▶ RECORDS SHOWN:
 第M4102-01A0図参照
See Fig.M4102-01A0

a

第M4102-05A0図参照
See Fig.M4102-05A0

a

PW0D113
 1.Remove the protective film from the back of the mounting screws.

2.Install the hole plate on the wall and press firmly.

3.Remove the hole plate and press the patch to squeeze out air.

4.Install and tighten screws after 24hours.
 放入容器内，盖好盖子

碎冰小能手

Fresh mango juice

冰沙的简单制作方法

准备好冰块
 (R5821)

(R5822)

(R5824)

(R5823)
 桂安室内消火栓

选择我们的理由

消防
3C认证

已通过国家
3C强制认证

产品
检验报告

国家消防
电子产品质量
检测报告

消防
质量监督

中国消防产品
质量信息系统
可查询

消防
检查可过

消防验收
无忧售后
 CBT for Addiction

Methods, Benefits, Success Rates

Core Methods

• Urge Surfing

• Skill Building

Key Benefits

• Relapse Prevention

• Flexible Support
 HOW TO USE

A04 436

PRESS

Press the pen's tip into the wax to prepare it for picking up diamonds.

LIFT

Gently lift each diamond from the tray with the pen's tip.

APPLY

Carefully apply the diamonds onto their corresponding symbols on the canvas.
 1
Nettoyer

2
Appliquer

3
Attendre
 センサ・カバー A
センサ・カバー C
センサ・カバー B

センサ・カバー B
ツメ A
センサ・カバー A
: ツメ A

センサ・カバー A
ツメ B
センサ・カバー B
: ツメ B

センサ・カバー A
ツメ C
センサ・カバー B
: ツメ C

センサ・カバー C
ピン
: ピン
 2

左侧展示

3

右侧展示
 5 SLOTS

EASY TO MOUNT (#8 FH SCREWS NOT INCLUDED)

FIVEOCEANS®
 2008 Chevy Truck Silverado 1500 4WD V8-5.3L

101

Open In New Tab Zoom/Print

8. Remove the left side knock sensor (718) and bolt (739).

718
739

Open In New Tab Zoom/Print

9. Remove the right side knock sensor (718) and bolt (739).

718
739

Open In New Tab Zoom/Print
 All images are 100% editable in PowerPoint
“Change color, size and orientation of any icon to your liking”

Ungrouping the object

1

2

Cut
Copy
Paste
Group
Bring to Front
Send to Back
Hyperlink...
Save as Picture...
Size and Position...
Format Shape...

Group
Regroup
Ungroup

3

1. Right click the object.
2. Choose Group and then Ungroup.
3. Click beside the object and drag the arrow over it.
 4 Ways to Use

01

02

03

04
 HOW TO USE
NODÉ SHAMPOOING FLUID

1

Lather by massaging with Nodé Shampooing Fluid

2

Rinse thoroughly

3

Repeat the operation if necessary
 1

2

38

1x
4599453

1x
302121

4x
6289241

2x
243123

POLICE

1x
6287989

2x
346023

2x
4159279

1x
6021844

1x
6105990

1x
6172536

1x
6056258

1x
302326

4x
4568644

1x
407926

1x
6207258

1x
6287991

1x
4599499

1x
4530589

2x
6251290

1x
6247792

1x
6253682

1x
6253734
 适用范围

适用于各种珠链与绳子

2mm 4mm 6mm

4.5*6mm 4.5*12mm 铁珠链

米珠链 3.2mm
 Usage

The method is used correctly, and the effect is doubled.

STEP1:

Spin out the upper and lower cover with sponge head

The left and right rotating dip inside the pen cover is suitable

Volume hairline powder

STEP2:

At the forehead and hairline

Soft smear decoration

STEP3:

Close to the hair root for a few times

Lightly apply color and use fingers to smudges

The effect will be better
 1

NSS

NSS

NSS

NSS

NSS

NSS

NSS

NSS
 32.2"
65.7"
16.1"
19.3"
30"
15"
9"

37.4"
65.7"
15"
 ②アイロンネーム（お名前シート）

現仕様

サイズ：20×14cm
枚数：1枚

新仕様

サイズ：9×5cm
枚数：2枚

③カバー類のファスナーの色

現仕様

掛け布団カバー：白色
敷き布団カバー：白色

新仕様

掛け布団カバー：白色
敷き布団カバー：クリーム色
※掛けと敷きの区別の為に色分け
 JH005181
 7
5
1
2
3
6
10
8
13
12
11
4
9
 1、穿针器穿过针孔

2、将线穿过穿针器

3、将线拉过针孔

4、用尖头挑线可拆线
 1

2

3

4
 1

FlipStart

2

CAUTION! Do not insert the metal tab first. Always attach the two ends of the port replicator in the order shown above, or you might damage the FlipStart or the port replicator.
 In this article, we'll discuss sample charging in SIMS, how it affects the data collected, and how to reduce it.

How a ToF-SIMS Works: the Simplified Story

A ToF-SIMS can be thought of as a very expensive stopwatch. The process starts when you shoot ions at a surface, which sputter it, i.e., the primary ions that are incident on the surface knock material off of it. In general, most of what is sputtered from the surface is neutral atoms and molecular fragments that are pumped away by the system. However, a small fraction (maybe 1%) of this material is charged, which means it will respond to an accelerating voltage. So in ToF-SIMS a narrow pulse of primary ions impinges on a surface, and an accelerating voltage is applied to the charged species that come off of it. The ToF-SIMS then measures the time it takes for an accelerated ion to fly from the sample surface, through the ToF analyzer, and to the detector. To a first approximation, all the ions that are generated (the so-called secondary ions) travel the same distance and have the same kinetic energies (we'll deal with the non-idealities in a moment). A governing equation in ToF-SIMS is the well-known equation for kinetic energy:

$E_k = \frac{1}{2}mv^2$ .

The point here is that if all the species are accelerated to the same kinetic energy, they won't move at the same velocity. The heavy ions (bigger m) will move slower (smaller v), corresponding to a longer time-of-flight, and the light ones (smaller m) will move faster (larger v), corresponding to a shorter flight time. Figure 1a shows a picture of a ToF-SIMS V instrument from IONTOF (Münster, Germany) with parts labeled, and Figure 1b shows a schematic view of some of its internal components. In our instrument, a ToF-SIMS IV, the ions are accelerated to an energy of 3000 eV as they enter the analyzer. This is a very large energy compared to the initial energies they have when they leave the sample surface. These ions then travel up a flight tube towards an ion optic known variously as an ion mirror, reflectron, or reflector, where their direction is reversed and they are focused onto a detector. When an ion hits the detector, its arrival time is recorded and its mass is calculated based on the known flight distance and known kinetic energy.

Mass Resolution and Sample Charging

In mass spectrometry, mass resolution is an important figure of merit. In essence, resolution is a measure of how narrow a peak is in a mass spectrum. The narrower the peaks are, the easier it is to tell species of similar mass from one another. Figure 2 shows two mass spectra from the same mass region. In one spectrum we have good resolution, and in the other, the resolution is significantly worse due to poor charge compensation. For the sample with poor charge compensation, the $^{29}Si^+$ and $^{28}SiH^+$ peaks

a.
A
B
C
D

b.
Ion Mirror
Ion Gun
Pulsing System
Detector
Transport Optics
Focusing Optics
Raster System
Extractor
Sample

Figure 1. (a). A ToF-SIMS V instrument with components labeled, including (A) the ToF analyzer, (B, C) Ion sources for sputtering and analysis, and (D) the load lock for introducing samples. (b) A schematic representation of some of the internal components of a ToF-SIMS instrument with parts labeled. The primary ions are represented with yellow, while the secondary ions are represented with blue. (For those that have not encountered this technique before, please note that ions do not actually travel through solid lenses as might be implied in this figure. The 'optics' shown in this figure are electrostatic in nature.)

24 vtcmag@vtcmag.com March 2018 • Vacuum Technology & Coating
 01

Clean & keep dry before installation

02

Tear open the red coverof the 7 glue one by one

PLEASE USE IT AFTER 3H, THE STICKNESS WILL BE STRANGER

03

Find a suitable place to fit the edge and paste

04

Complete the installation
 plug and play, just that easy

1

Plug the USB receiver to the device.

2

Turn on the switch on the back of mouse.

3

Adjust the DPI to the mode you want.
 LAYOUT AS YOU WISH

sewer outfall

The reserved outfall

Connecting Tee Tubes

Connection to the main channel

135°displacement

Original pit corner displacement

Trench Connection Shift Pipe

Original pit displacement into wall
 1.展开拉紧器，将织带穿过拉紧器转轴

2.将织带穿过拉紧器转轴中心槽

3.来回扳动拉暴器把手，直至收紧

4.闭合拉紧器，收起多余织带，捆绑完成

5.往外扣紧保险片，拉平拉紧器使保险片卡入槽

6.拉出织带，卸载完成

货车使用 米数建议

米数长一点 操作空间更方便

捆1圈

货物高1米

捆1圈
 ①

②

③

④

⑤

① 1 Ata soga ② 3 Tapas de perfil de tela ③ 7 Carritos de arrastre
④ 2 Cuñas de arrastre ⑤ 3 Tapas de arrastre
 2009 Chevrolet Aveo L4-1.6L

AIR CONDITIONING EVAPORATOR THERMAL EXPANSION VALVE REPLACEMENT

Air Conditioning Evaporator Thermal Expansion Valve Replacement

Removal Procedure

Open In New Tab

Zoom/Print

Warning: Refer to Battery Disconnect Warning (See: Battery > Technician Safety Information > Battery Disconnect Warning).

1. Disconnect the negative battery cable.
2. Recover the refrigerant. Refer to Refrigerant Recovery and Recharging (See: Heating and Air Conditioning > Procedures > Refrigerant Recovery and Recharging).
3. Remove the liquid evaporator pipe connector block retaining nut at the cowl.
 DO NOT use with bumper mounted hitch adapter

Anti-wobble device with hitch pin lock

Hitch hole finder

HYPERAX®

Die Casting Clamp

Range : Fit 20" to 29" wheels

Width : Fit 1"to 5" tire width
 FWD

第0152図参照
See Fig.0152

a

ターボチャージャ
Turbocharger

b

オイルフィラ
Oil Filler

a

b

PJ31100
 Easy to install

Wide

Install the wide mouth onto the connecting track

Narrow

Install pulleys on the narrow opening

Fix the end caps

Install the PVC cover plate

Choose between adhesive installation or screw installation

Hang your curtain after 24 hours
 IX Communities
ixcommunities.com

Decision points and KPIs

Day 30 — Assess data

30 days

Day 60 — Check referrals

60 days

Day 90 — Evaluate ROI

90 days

▶ PROBLEM DETAILS: What lines in the listing include the string "some"? Copy them out.

▶ RESPONSE TO THE EXERCISE:
The point here is that if all the species are accelerated to the same kinetic energy, they won't move at the same velocity. The heavy ions (bigger m) will move slower (smaller v), corresponding to a longer time-of-flight, and the light ones (smaller m) will move faster (larger v), corresponding to a shorter flight time. Figure 1a shows a picture of a ToF-SIMS V instrument from IONTOF (Münster, Germany) with parts labeled, and Figure 1b shows a schematic view of some of its internal components. In our instrument, a ToF-SIMS IV, the ions are accelerated to an energy of 3000 eV as they enter the analyzer. This is a very large energy compared to the initial energies they have when they leave the sample surface. These ions then travel up a flight tube towards an ion optic known variously as an ion mirror, reflectron, or reflector, where their direction is reversed and they are focused onto a detector. When an ion hits the detector, its arrival time is recorded and its mass is calculated based on the known flight distance and known kinetic energy.
Figure 1. (a). A ToF-SIMS V instrument with components labeled, including (A) the ToF analyzer, (B, C) Ion sources for sputtering and analysis, and (D) the load lock for introducing samples. (b) A schematic representation of some of the internal components of a ToF-SIMS instrument with parts labeled. The primary ions are represented with yellow, while the secondary ions are represented with blue. (For those that have not encountered this technique before, please note that ions do not actually travel through solid lenses as might be implied in this figure. The 'optics' shown in this figure are electrostatic in nature.)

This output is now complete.